America Lost

I'm with Glenn Greenwald:

(1) The fact that we are not really bothered any more by taking helpless detainees in our custody and (a) threatening to blow their brains out, torture them with drills, rape their mothers, and murder their children; (b) choking them until they pass out; (c) pouring water down their throats to drown them; (d) hanging them by their arms until their shoulders are dislocated; (e) blowing smoke in their face until they vomit; (f) putting them in diapers, dousing them with cold water, and leaving them on a concrete floor to induce hypothermia; and (g) beating them with the butt of a rifle — all things that we have always condemend as “torture” and which our laws explicitly criminalize as felonies (“torture means. . . the threat of imminent death; or the threat that another person will imminently be subjected to death, severe physical pain or suffering . . .”) — reveals better than all the words in the world could how degraded, barbaric and depraved a society becomes when it lifts the taboo on torturing captives.

This is your government in action, Americans. This is some of what it does with your tax dollars. “It’s bullshit. It’s disgraceful. You wonder which side they’re on.” That's what Rep. Peter King (R-NY) said not of the men and women in the secret police responsible for these crimes, but of the Attorney General's move to investigate them. Amazing. That so many Americans are so ready to rally around the most vile, most obviously illegitimate arm of the American state is evidence for the proposition that patriotism is a tool for rendering a people ready to torture and kill at the state's behest, or to tolerate it. I am disgusted that people who pretend to care about liberty are not disgusted.
Rep. King said that we (who exactly? The American people, the CIA?) must “do whatever we have to do,” must pursue a “scorched earth policy” on behalf of the secret police and their unchecked discretion to torture those in its custody. Do we have to wait for the scorched earth before calling this thing for the terrorists?

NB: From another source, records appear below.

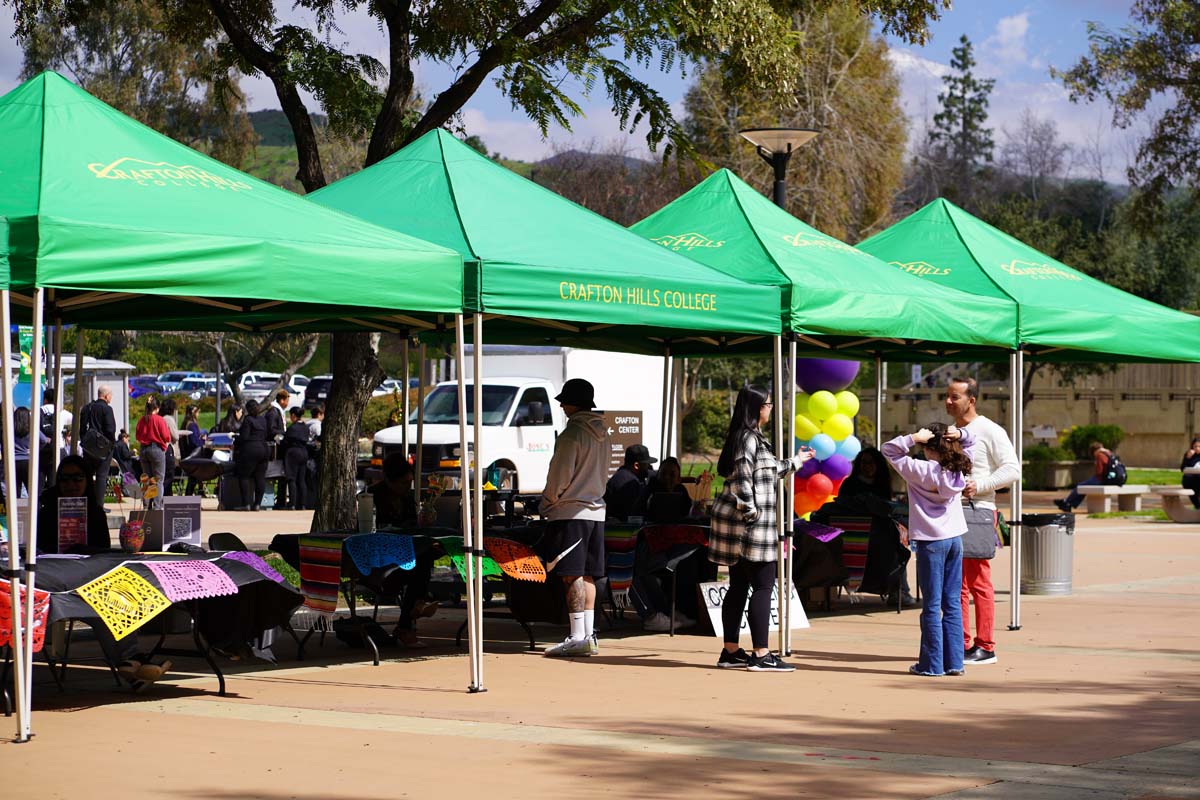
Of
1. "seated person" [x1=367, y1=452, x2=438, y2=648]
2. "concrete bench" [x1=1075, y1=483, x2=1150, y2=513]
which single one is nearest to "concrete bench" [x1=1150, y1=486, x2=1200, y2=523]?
"concrete bench" [x1=1075, y1=483, x2=1150, y2=513]

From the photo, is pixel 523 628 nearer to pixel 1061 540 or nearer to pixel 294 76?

9 thoughts on “America Lost”

  1. There is no ‘free market’. There never was. There never will be. Laws defining property rights and procedures for adjudicating contract disputes are regulation. You can’t have a market without ’em.
    The question up for discussion then is not whether we should regulate. We’re arguing about the structure and nature of whatever regulations we adopt.
    The political and public policy point falling out of recent history is that reasonable voices were raised (Buffet, Soros, etc) that said “Hey! There is a feed-lot sized shit-pile of complex, opaque financial contracts out there that no one seems to know how to value, and can barely even price! We need to get some regulation around these babies so we can all agree on who owns what and how disputes are resolved!” In response, Greenspan/Gramm et al claimed “Hell no! The market knows best! Securitize, baby! Securitize!”
    Also? Note to our esteemed Blog Host? Anytime someone says “By now it is pretty clear that X”, it’s almost axiomatic that ‘X’ is almost certainly not clear, and probably not even true. As a rhetorical trick that translates as “I so badly want X to be true!”

  2. @plugger
    “There is no ‘free market’. There never was. There never will be. Laws defining property rights and procedures for adjudicating contract disputes are regulation.”
    Wait – are you saying that before the first woman traded the first yummy fish head on the beach for 5 cowrie shell beads and a handful of face paint, there had to be an SEC? Surely you jest.

  3. @webgrrrl –
    Consider the consequences had the yummy fish head proven toxic, and killed it’s buyer. Or it turned out that the 5 cowrie shells were taken from an area of the reef that was a traditional hunting ground of another clan. In the social context of this time, the woman or her trading partner would have been ostracized, branded witches, and probably (under the social contract of the time) traded by her husband/owner at cut-price to the neighboring tribe.
    Want to exchange something? There is — there must be — consequences should one party to the exchange renege or act dishonestly. Without consequences there can be no trust, and trust (as we’re discovering) is no less important to the tribal mind than the modern banker.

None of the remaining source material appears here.